Yes, the Iowa High School Athletic Association is noticing the trend, and there is a level of concern.
“Anytime a game is forfeited, that is disappointing, particularly for the schools,” said Todd Tharp, Assistant Executive Director of the IHSAA, in charge of football. “It appears we’ve had a a forfeit every week since Week 2. None would be a great number. One forfeit out of 173 games is a small percentage, but it’s still something that we don’t like to see.”
This has been different than previous seasons in that there have been forfeits so early and by more than one school. For instance, Danville played its first three games of 2016 but forfeited its final six because it didn’t have enough available players.
This season, Montezuma forfeited a non-district game to Prairie City-Monroe in Week 2 because of injuries that depleted its roster. The Braves played their next two games, both losses.
Starmont forfeited its Class A district game in Week 3 to Lisbon but played last week, losing to Postville, 37-21. North Butler, which defeated Starmont in a season opener, forfeited last week to Saint Ansgar and will forfeit Friday night against Nashua-Plainfield.
Also off Friday night is the 8-Player game between Elkader Central and Don Bosco. Like Montezuma, Central was a playoff team last season.
It began this season with just 18 players on its roster.
“For most schools, it’s just numbers, and I can’t sit here and tell you what needs to happen from that standpoint,” Tharp said.
The IHSAA will re-draw its football districts this winter, which will allow schools to decide if they have the manpower to continue playing, or perhaps the best course of action might be combining with another school. Tharp said an all-sports “classification committee” is scheduled to meet next week and will discuss the forfeit issue, among other things.

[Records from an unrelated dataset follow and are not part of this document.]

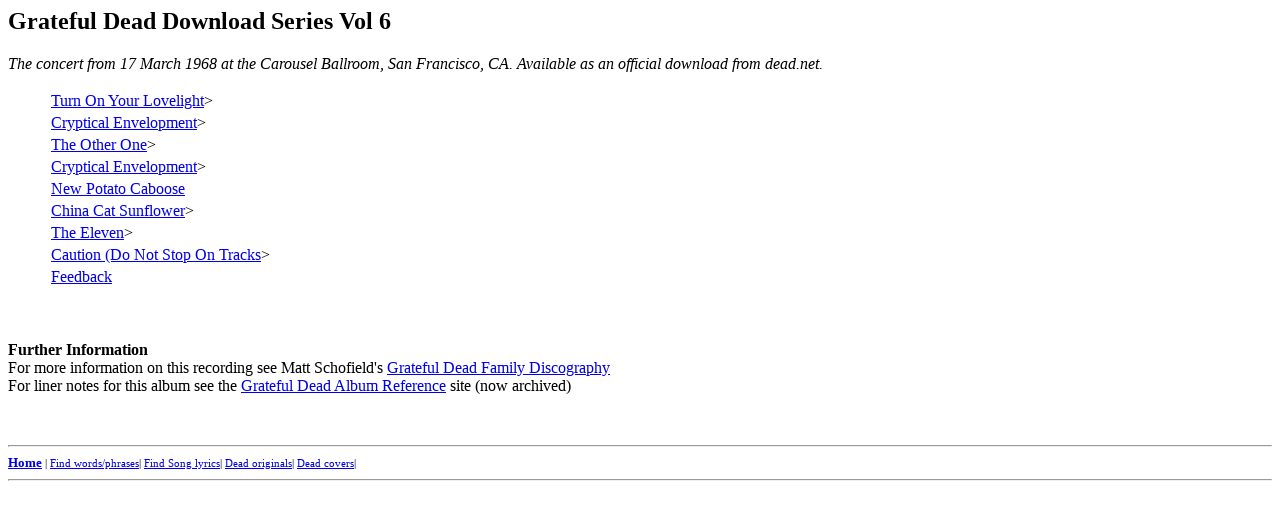

--- FILE ---
content_type: text/html
request_url: https://whitegum.com/~acsa/livedate/gdds6.htm
body_size: 740
content:
<HTML>
<HEAD>
<TITLE>
Grateful Dead Download Series Vol 6
</TITLE>
</HEAD>
<BODY>
<H2>
Grateful Dead Download Series Vol 6
</H2>
<I>The concert from 17 March 1968 at the Carousel Ballroom, San Francisco, CA. 
Available as an official download from dead.net.</I>
<BLOCKQUOTE>
<TABLE>
<TR><TD NOWRAP><A HREF=../songfile/TURNONYR.HTM>Turn On Your Lovelight</A>></TD><TD>&nbsp;</TD><TD ALIGN=RIGHT NOWRAP></TD></TR>
<TR><TD NOWRAP><A HREF=../songfile/CRYPTICL.HTM>Cryptical Envelopment</A>></TD><TD>&nbsp;</TD><TD ALIGN=RIGHT NOWRAP></TD></TR>
<TR><TD NOWRAP><A HREF=../songfile/OTHERONE.HTM>The Other One</A>></TD><TD>&nbsp;</TD><TD ALIGN=RIGHT NOWRAP></TD></TR>
<TR><TD NOWRAP><A HREF=../songfile/CRYPTICL.HTM>Cryptical Envelopment</A>></TD><TD>&nbsp;</TD><TD ALIGN=RIGHT NOWRAP></TD></TR>
<TR><TD NOWRAP><A HREF=../songfile/NEWPOTAT.HTM>New Potato Caboose</A></TD><TD>&nbsp;</TD><TD ALIGN=RIGHT NOWRAP></TD></TR>
<TR><TD NOWRAP><A HREF=../songfile/CHINACAT.HTM>China Cat Sunflower</A>></TD><TD>&nbsp;</TD><TD ALIGN=RIGHT NOWRAP></TD></TR>
<TR><TD NOWRAP><A HREF=../songfile/ELEVEN.HTM>The Eleven</A>></TD><TD>&nbsp;</TD><TD ALIGN=RIGHT NOWRAP></TD></TR>
<TR><TD NOWRAP><A HREF=../songfile/CAUTION.HTM>Caution (Do Not Stop On Tracks</A>></TD><TD>&nbsp;</TD><TD ALIGN=RIGHT NOWRAP></TD></TR>
<TR><TD NOWRAP><A HREF="../songfile/JAMS.HTM#feedback">Feedback</A></TD><TD>&nbsp;</TD><TD ALIGN=RIGHT NOWRAP></TD></TR>
</TABLE>
</BLOCKQUOTE>
<!-- building blocks
<TR><TD><B>CD </B></TD></TR>
<TR><TD NOWRAP><A HREF=../songfile/.HTM></A></TD><TD>&nbsp;</TD><TD ALIGN=RIGHT NOWRAP>28 Mar 1972</TD></TR>
<TR><TD NOWRAP><FONT COLOR=RED></FONT></TD><TD>&nbsp;</TD><TD ALIGN=RIGHT NOWRAP>28 Mar 1972</TD></TR>
-->
<P>
<BR>
<BR>
<!--start inclusion of additional info-->
<B>Further Information</B><BR>
For more information on this recording see Matt Schofield's <A HREF="http://www.deaddisc.com/disc/Grateful_Dead_Download_6_031768.htm
" TARGET="_blank">Grateful Dead Family Discography</A><BR>
For liner notes for this album see the <A HREF="https://web.archive.org/web/20170103052904/http://www.gdreferencesite.com:80/dd6.html
" TARGET="_blank">Grateful Dead Album Reference</A> site (now archived)<BR>
<!--end inclusion of additional info-->
<!--start inclusion of footer-->
<P>
&nbsp;<HR><SMALL>
<A HREF=/~acsa/intro3.htm><B>Home</B></A>
<SMALL>|
<A HREF=/~acsa/lyrfind.htm>Find&nbsp;words/phrases</A>|
<A HREF=/~acsa/songfind.htm>Find&nbsp;Song&nbsp;lyrics</A>|
<A HREF=/~acsa/orgfind.htm>Dead&nbsp;originals</A>|
<A HREF=/~acsa/covfind.htm>Dead&nbsp;covers</A>|
</SMALL></SMALL><HR>
<!--end inclusion of footer-->
<BR>
</BODY>
</HTML>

He theorized that increasing the enrollment number to play 8-Player football instead of 11-Player would be discussed, though he doesn’t know how much of a long-term answer that could be. Right now, schools with an enrollment of 115 and under have the option to play Eight-Player.
“We don’t have a magic number where if you only have 20 kids, you have to play 8-Player. Or you have to have 40 kids to play Class A,” he said. “We hope that all of our schools, once we are ready to re-district next year, will evaluate their programs and look and see what they have at the junior-high levels, as far as numbers are concerned. Can they continue to (play)?”
Tharp said the association is willing to work with schools to shorten games in order to get them played. If one team is heavily favored, perhaps quarters could be shortened from 12 minutes to eight.
There is leeway.
Schools that forfeit district games are now not eligible for the playoffs, which is a deterrent. Tharp said in future scheduling, the IHSAA will look at this season’s forfeits, in order to make sure schools that have been shorted home games are able to somehow recoup that lost revenue.
As a hypothetical example, perhaps Lisbon and Starmont will be placed in a Class A district again, though Lisbon would get home games in both years of the cycle. Tharp said North Butler offered to pay officials fees after forfeiting to Saint Ansgar last week.
“I don’t have the magic answer,” Tharp said. “I visit with people around the country, too, and there are some other states where numbers are lower as well. A lot of it is just our population base in some of our rural areas. A lot of people are moving into suburbia, and our rural areas are unfortunately thinning out. That’s where maybe some of our schools might want to take a hard look at their programs and look and see if they can sustain football and make it safe for them all.”